Similar trends can be identified in New South Wales and Victorian data, though the strength of Chemistry seen in Queensland is not necessarily reflected in other state data.

While there is no doubt that there are still issues with enrolments in STEM by different target groups, including girls and students from low SES backgrounds, regional areas and Aboriginal and Torres Strait Islander students, these are not new issues. However a focus on increased enrolments in STEM per se is not likely to change that. Other strategies that focus more on pedagogy, combining STEM and arts based approaches are more likely to have impact (and have been the basis for strategies in places such as Korea).

So what should we be doing?

It is important that capacity building in creativity and innovation be supported across the years of formal education (including early childhood, primary and secondary education) and tertiary study, including teacher education. This requires a shift beyond STEM and the ongoing focus on ‘basic skills’ in major educational drives, and to look at the cultivation of ideas and passions, calculated risk taking, how to work through failure, problem-finding and problem-solving and resolution of ideas into products and forms.

This requires an approach that recognizes that creativity and innovation can be cultivated across diverse learning and industry fields. If the current obsession with STEM is to continue, as I said previously, it should be converted to STEAM, with the Arts at its centre, at the very least, or perhaps ESTEAM to recognize the importance of Entrepreneurship as well.

Other key points

Here is my list of other key points and issues we need to tackle.

  • We need to see the arts, education and teacher education as being integral to a national innovation agenda
  • We should be specifically teaching teachers and children about innovation and creativity and to value the different knowledges and skills that can contribute to innovation
  • Include scope for more specialisations in primary education degrees, including in the arts and humanities
  • Recognise that there needs to be space for people to develop different interests, depth of knowledge and experience. Some of this can be supported through formal learning programs, but can also be supported through after school programs, partnerships and informal learning
  • Reduce the focus in educational agendas on NAPLAN and standardized test instruments and reports. We can’t mandate that everyone learns the same things in the same ways for 10 years of schooling and then expect them to do things ‘differently’. We need room for people to develop interests and expertise in diverse areas, so room for electives, special projects and enterprises.

If our governments recognize the importance of creativity and innovation for our future national prosperity (as the current parliamentary inquiry would indicate), attention must be paid to learning that promotes problem-solving and inventiveness, social innovation and entrepreneurship, and multiple forms of communication and expression.

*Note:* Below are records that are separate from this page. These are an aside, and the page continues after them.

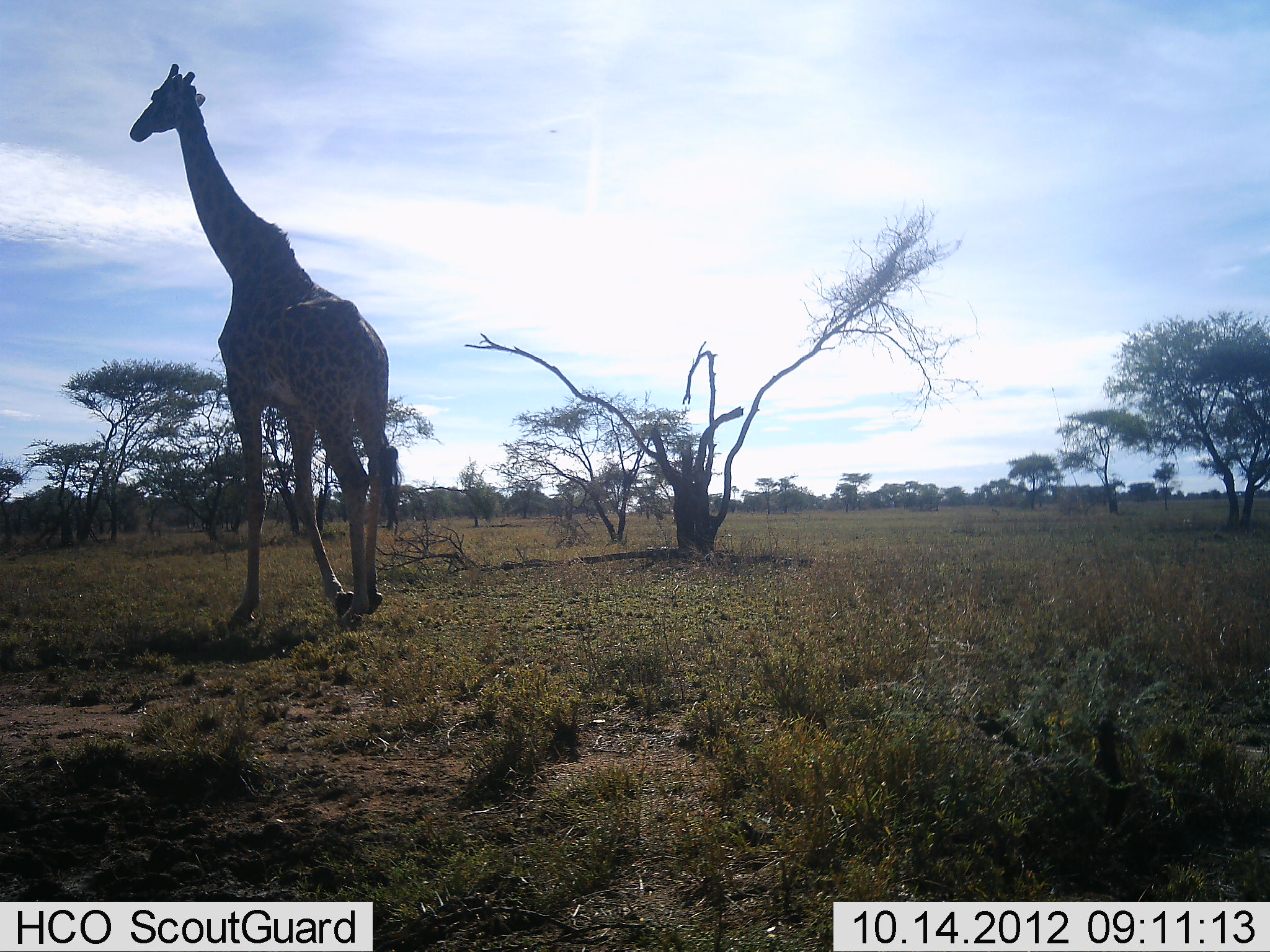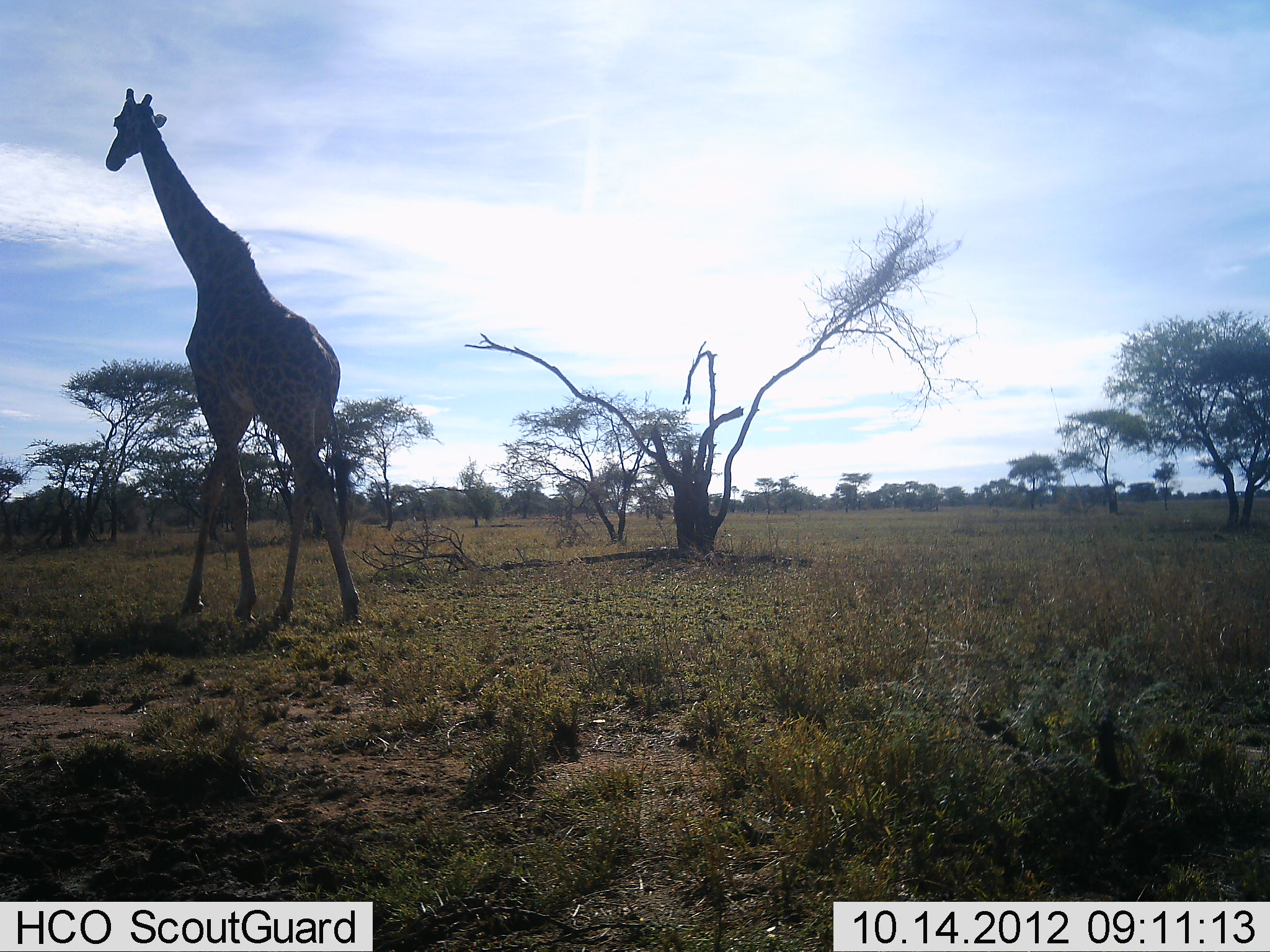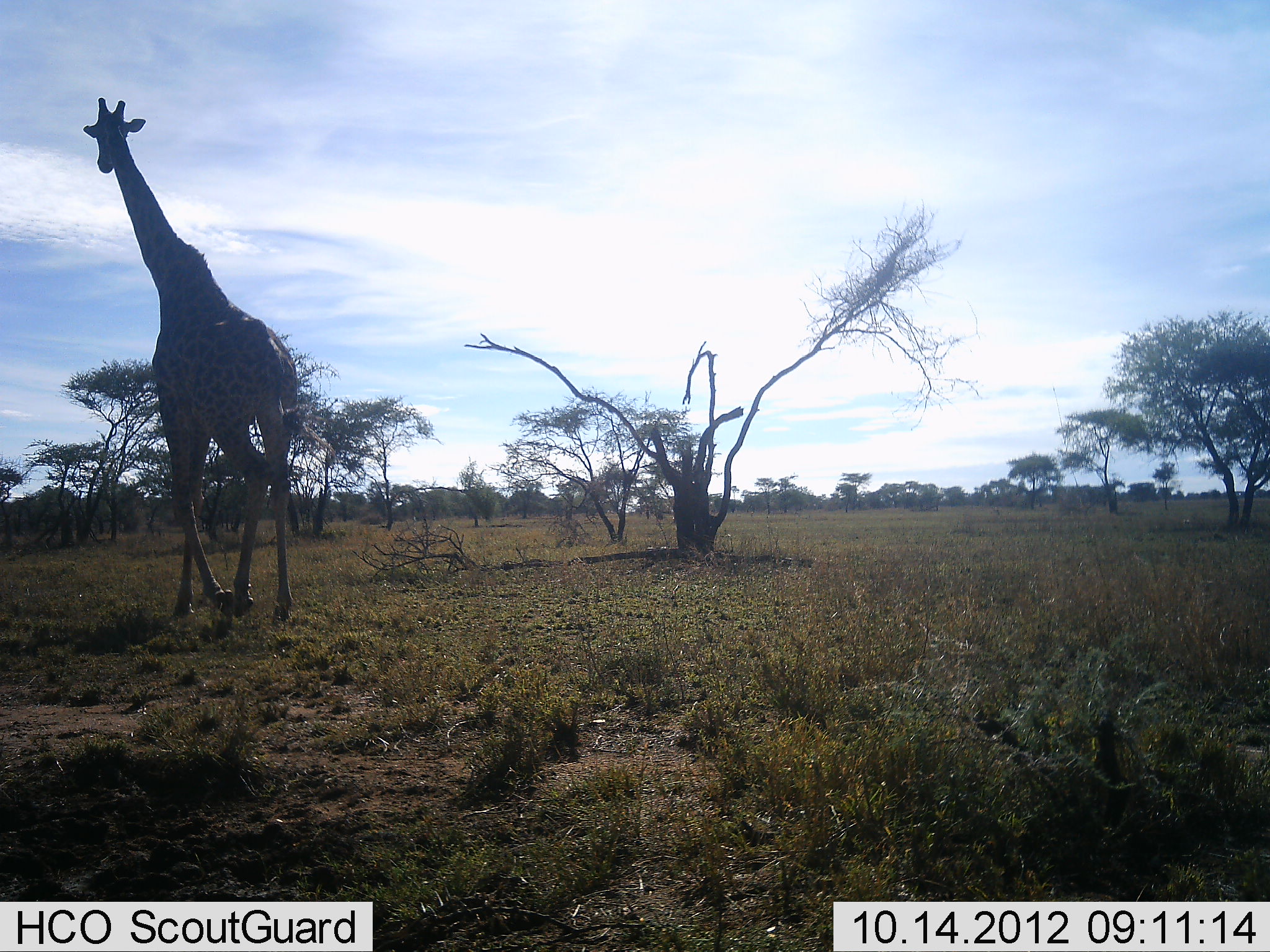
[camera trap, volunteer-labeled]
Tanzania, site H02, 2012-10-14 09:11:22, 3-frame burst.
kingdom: Animalia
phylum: Chordata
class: Mammalia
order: Artiodactyla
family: Giraffidae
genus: Giraffa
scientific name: Giraffa camelopardalis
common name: giraffe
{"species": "giraffe (Giraffa camelopardalis)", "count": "1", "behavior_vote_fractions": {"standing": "10%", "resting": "0%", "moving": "90%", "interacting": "0%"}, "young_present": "0%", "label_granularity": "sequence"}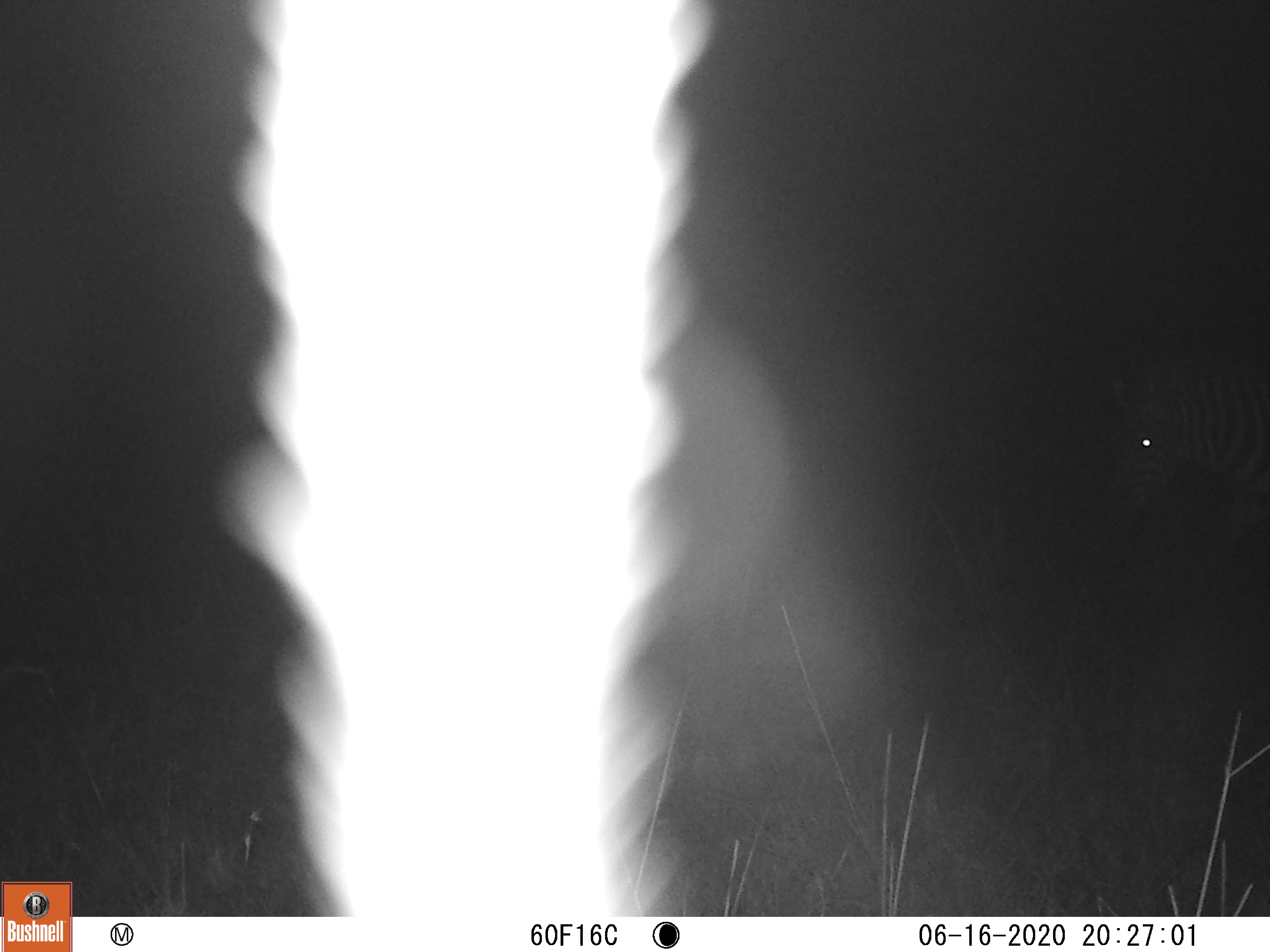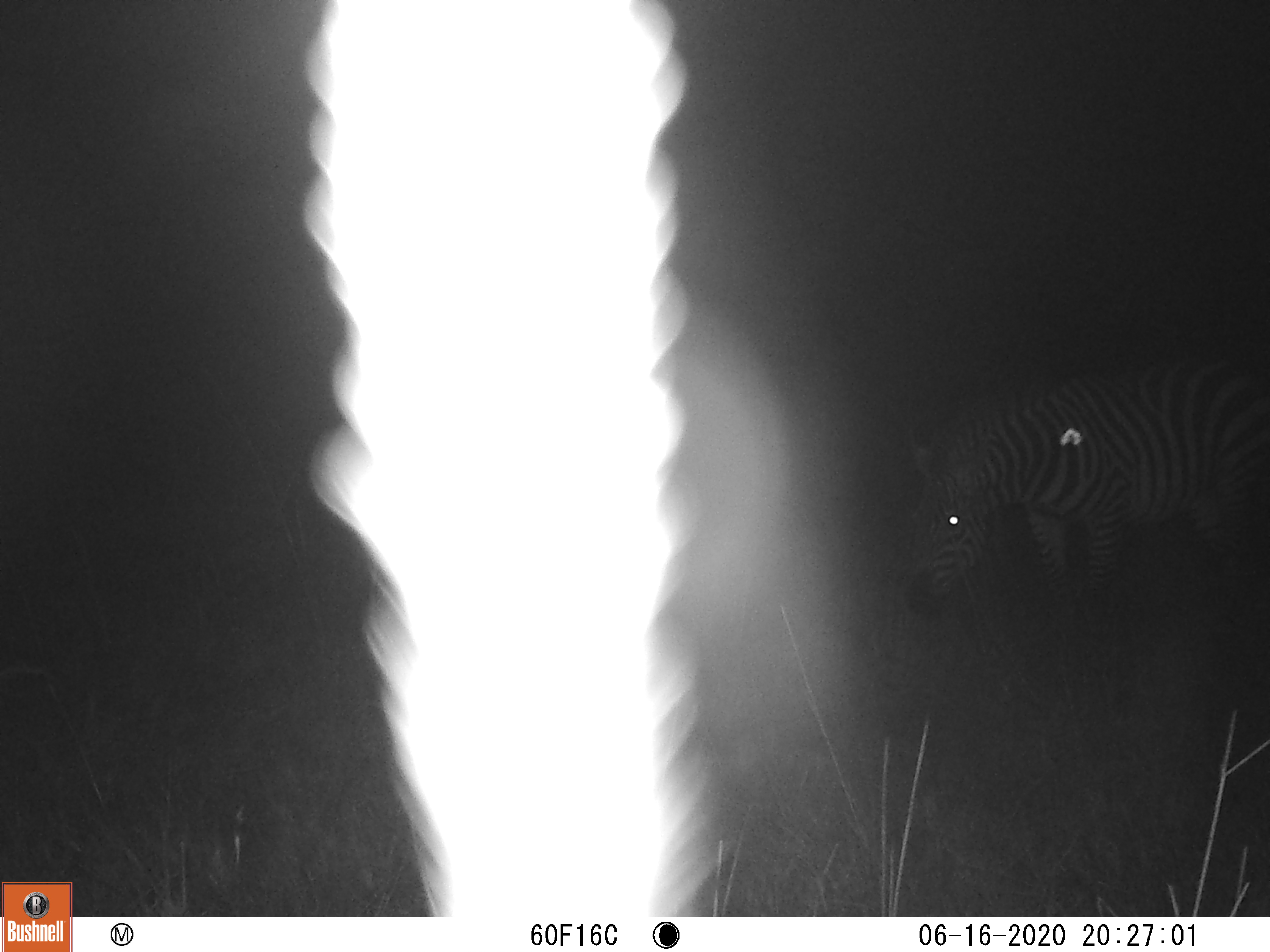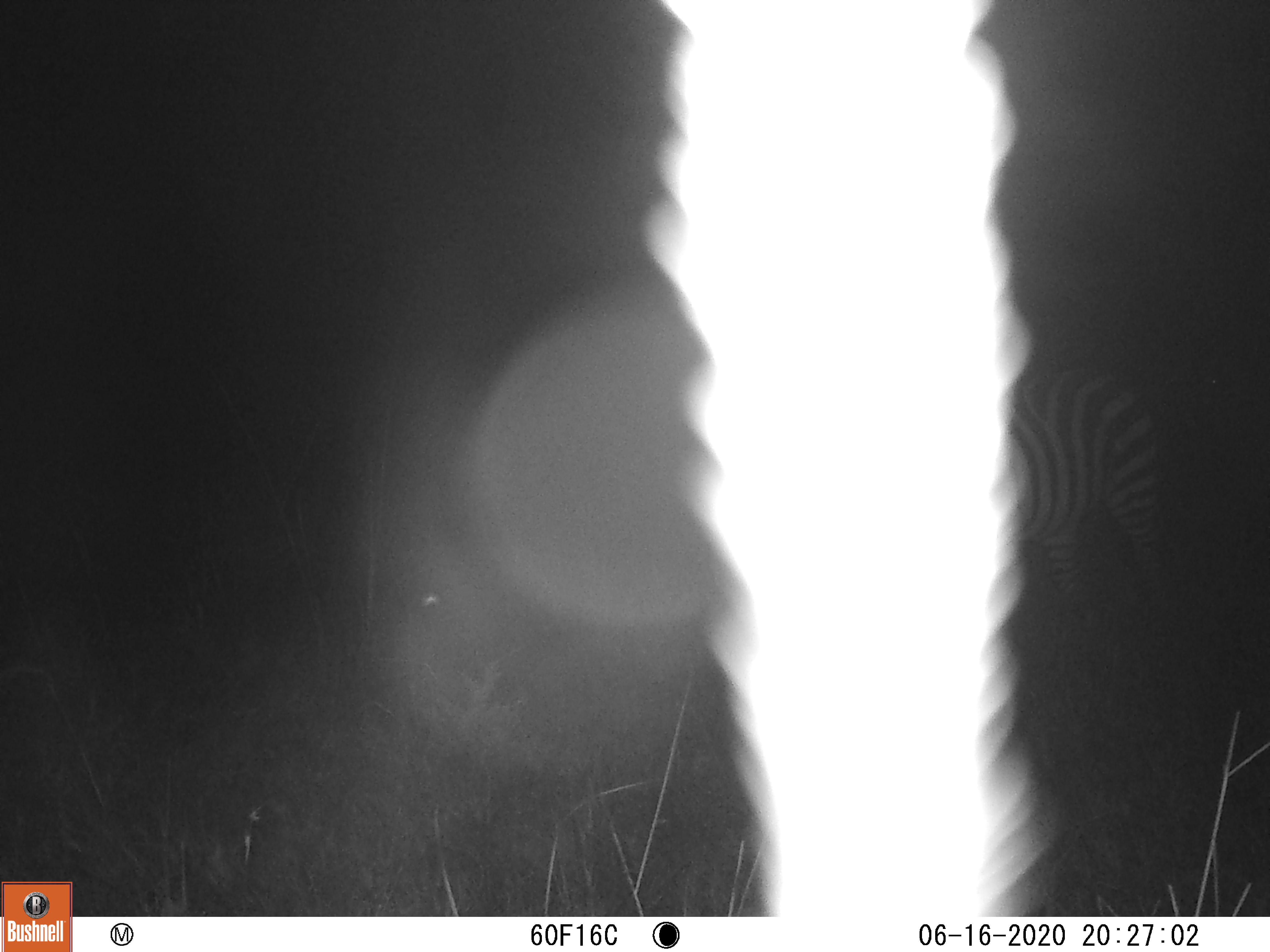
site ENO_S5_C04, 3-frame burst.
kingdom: Animalia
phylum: Chordata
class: Mammalia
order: Perissodactyla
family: Equidae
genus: Equus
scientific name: Equus quagga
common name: plains zebra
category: zebraplains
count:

To do this effectively Australia needs to give just as much attention to the Arts as it is currently to the teaching of and participation in STEM. These areas are all fundamental to cultivating innovation for the future of our economy and our world.

 

Susan Davis is Deputy Dean Research for the School of Education & the Arts at CQ University, Australia. Her research has focused on drama, arts-education, engagement and  digital technologies. She is one of the Co-Convenors of the Arts Education Research SIG of AARE and a Board member for Drama Australia and the Sunshine Coast Creative Alliance. Sue was previously a drama teacher and performing arts Head of Department and has created and managed many arts-based projects in collaboration with various education, arts industry and community groups. Susan was one of the convenors of a Creative Education Summit held at ACMI in 2016, with summit outcomes contributing to an Arts Education, Practice and Research group submission to the “The House of Representatives Standing Committee on Employment, Education and Training Inquiry into innovation and creativity: workforce for the new economy”. She was also invited to present further evidence at a roundtable for the inquiry.